Work to complete:
Output the line with "Oregon, site COA_22103-4-G, 2021-05-12" and every following line to the end of the material, exactly as they appear.

Top of Dataset entries

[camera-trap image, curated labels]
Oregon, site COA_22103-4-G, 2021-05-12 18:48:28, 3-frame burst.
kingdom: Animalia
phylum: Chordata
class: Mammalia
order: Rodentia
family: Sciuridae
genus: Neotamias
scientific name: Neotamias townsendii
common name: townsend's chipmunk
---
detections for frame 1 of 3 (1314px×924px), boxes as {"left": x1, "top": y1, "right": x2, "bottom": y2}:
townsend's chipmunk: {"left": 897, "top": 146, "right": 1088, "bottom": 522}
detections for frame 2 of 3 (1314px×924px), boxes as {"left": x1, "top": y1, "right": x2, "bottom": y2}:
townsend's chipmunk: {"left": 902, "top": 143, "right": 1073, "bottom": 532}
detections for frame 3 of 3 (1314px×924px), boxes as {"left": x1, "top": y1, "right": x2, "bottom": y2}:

Bottom of Dataset entries

Finished exercise:
Oregon, site COA_22103-4-G, 2021-05-12 18:48:28, 3-frame burst.
kingdom: Animalia
phylum: Chordata
class: Mammalia
order: Rodentia
family: Sciuridae
genus: Neotamias
scientific name: Neotamias townsendii
common name: townsend's chipmunk
---
detections for frame 1 of 3 (1314px×924px), boxes as {"left": x1, "top": y1, "right": x2, "bottom": y2}:
townsend's chipmunk: {"left": 897, "top": 146, "right": 1088, "bottom": 522}
detections for frame 2 of 3 (1314px×924px), boxes as {"left": x1, "top": y1, "right": x2, "bottom": y2}:
townsend's chipmunk: {"left": 902, "top": 143, "right": 1073, "bottom": 532}
detections for frame 3 of 3 (1314px×924px), boxes as {"left": x1, "top": y1, "right": x2, "bottom": y2}:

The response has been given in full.